What is needed. From the material below, pull each line containing the string "Zealand".

Records provided.
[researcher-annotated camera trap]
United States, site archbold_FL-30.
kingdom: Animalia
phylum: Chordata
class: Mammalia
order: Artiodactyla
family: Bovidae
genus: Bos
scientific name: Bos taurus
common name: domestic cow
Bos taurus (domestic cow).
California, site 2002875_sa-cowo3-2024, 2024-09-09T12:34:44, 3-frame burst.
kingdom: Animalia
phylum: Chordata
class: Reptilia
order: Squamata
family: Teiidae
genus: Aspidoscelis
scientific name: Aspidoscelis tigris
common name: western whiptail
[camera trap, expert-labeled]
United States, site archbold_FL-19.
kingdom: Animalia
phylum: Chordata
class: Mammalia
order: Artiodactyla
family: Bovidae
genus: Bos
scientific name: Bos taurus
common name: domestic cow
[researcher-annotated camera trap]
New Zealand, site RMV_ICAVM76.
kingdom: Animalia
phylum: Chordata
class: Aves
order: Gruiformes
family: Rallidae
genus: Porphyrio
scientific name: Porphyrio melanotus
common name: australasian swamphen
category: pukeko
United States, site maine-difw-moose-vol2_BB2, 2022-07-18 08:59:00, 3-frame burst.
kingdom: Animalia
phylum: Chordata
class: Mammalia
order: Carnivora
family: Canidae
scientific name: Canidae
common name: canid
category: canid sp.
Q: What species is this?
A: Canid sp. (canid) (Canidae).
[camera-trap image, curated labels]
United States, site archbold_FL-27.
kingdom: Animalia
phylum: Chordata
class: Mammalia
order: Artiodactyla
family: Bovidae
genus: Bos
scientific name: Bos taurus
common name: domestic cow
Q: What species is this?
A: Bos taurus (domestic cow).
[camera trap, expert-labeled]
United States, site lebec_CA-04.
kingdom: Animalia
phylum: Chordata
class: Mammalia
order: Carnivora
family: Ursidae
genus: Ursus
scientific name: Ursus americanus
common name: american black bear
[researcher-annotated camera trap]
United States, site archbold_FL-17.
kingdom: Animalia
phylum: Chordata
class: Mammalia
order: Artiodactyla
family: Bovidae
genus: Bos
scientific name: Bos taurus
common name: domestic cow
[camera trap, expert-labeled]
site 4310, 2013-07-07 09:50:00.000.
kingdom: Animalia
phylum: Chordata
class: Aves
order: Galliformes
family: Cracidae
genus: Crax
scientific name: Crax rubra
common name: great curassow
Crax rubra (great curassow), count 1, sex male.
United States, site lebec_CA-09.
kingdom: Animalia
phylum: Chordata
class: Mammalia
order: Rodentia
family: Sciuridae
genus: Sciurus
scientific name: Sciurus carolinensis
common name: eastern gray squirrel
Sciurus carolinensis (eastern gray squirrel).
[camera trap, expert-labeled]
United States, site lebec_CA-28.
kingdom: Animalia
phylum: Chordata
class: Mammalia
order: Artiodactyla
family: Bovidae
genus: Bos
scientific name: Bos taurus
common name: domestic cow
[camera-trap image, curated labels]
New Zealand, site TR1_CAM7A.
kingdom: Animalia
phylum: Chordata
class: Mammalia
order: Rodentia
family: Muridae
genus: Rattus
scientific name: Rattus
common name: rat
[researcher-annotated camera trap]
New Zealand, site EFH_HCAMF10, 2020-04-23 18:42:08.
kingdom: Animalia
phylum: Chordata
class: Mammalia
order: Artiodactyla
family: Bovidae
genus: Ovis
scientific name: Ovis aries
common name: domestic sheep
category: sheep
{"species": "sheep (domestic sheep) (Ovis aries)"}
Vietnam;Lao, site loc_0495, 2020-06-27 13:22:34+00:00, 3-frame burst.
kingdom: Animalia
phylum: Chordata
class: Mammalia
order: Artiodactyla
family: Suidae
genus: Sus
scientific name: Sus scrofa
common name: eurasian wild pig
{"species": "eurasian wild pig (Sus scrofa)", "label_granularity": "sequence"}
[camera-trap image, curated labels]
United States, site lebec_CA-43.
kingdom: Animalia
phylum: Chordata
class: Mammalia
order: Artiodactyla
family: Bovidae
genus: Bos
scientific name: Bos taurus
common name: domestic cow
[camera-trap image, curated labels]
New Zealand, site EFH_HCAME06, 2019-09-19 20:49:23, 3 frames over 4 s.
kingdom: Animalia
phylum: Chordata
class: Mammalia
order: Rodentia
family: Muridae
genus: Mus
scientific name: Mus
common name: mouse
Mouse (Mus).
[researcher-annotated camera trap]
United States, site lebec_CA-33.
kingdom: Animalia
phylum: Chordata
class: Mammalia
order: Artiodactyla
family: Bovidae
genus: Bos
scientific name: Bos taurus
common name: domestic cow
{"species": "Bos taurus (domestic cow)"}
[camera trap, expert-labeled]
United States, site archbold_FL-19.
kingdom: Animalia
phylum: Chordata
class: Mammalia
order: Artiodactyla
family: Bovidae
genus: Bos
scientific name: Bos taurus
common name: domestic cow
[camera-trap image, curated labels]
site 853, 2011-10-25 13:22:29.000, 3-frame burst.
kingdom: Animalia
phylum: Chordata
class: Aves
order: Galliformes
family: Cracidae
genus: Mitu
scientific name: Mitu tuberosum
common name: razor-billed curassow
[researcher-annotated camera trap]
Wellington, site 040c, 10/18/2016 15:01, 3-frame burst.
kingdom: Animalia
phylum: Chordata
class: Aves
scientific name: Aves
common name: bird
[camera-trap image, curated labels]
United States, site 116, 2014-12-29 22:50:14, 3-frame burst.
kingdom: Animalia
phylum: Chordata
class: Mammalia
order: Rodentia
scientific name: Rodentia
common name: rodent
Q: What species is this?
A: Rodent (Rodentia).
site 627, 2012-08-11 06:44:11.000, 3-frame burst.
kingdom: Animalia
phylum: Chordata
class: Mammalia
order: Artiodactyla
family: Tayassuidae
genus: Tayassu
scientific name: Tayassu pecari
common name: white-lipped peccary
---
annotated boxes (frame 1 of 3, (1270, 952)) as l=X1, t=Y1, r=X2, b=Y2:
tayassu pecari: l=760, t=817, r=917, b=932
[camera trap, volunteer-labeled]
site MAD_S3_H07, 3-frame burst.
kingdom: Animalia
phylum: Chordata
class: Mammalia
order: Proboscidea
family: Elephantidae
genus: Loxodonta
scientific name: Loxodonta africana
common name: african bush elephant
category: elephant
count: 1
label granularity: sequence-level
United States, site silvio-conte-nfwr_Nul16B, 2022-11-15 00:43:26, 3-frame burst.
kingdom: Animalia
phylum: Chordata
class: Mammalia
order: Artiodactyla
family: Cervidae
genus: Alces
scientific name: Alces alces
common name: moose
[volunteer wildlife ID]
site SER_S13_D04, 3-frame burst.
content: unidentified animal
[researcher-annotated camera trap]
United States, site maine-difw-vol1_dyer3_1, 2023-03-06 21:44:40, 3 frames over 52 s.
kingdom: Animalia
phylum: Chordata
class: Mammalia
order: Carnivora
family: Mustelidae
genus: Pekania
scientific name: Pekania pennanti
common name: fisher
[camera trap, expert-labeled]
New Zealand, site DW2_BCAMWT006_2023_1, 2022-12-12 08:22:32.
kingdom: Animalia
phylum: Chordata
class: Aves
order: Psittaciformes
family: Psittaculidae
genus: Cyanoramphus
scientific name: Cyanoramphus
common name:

Response to this exercise.
New Zealand, site RMV_ICAVM76.
New Zealand, site TR1_CAM7A.
New Zealand, site EFH_HCAMF10, 2020-04-23 18:42:08.
New Zealand, site EFH_HCAME06, 2019-09-19 20:49:23, 3 frames over 4 s.
New Zealand, site DW2_BCAMWT006_2023_1, 2022-12-12 08:22:32.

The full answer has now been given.